Pemerintahan3258 Dilihat

Berita Mukomuko, Metro – Kurun waktu enam bulan memimpin Kabupaten Mukomuko, H. Sapuan, SE., MM, Ak, CA., CPA telah mengeluarkan 4 Surat Keputusan (SK) pemberhentian Kepala Desa (Kades).

Ke empat Kades yang diberhentikan adalah tiga Kades Depinitif dan satu Penjabat (Pj) yang berasal dari empat Kecamatan berbeda, yakni Kecamatan Pondok Suguh, Kecamatan Air Manjunto, Kecamatan Kota Mukomuko dan Selagan Raya.

banner 970x250

Heni Rahmawati, seorang penjabat Kepala Desa Air Bikuk Kecamatan Pondok Suguh yang saat ini telah kembali ke instansi induk yakni UPTD Puskesmas Pondok Suguh mengatakan, jika dirinya tidak lagi menjabat sejak awal Juni lalu.

ASN UPTD Puskesmas Pondok Suguh ini mengaku tak terlalu memikirkan hal ini. Sebagai seorang pegawai Negeri, Heni harus tunduk dan patuh terhadap perintah atasan.
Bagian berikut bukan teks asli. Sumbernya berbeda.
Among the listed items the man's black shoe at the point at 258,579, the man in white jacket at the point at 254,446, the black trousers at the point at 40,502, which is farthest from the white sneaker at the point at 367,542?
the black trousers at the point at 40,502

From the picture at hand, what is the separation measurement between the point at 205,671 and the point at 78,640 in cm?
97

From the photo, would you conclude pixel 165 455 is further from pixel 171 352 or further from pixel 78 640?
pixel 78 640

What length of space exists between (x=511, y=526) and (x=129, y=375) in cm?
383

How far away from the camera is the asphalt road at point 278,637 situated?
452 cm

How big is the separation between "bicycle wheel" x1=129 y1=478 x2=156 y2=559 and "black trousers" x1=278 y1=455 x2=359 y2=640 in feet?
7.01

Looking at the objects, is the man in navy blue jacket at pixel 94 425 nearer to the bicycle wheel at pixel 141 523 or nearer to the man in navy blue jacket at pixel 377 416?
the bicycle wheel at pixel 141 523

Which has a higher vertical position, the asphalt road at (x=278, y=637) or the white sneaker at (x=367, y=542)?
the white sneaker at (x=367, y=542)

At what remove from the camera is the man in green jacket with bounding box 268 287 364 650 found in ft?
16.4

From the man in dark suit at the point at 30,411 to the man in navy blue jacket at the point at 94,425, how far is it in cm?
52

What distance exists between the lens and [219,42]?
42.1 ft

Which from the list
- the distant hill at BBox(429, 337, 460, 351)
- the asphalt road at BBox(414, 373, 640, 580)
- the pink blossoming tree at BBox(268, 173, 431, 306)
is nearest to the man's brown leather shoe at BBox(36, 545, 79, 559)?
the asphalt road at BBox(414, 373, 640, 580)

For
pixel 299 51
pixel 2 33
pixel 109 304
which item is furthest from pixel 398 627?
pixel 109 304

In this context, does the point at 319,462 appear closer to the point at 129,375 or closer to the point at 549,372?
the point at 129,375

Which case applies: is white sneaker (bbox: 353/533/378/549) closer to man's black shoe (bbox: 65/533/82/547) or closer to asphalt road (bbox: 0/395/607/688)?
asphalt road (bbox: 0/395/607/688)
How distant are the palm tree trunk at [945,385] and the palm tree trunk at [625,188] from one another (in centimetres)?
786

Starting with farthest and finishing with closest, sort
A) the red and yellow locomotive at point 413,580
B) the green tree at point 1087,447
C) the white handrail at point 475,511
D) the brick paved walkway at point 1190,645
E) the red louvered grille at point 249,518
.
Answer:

“Ya konsekuensinya sebagai ASN yang harus memiliki loyalitas dan patuh terhadap perintah pimpinan. Gak mas, apa yang saya alami merupakan perjalanan karier saya sebagai Pegawai Negeri Sipil. Saya rasa seluruh pegawai mengalami yang namanya mutasi,” kata Heni, Minggu (18/07 /2021) melalui telepon seluler.

Saat disinggung alasan pemberhentian, wanita cantik ini enggan memberikan tanggapanya. Heni mengatakan itu merupakan kebijakan pimpinan.

“Ya gak tau alasannya apa, yang jelas bagi saya ini merupakan kebijakan pimpinan. Kalau di SK disebutkan DIBERHENTIKAN DENGAN HORMAT,” ujarnya.

Di bulan yang sama, Bupati Mukomuko kembali mengeluarkan tiga surat pemberhentian Kades Desa depinitif.

Suswandi, Kades Pondok Baru, Kecamatan Selagan Raya diberhentikan melalui surat Keputusan Bupati Mukomuko Nomor 100-234 Tahun 2021 tentang pemberhentian Kepala Desa

Sedangkan Sumanto diberhentikan berdasarkan Keputusan Bupati Mukomuko Nomor 100-233 Tahun 2021 Tentang Pemberhentian Kepala Desa Selagan Jaya Kabupaten Mukomuko.

Setelah keduanya, Kades Manjunto Jaya, Dwi Sartika Sari juga diberhentikan karena beberapa waktu yang lalu membuat resah warganya. Selain itu ada indikasi penyalahgunaan penggunaan Dana Desa (DD).

Plt Asisten I Setdakab Mukomuko, Dr. Abdiyanto membenarkan pemberhentian Dwi Sartika Sari. Ia mengatakan salah satu dasar pemberhentianya adalah adanya laporan Lembaga Badan Permusyawaratan Desa (BPD) setempat yang melaporkan jika Kepala Desa Manjunto Jaya telah melakukan larangan seorang yang menjabat sebagai Kades alias kode etik.

Suswandi – Mantan Kades Pondok Baru

“Benar, surat itu dikeluarkan akhir bulan lalu (Juni.red). Ia (Kades) berdasarkan laporan BPD setempat telah membuat kegaduhan ditengah masyarakat. Ya ada indikasi penyalahgunaan pengelolaan dana Desa (DD). Namun belum terbukti,” kata Abdiyanto, Minggu (18/07 /2021) melalui telepon seluler.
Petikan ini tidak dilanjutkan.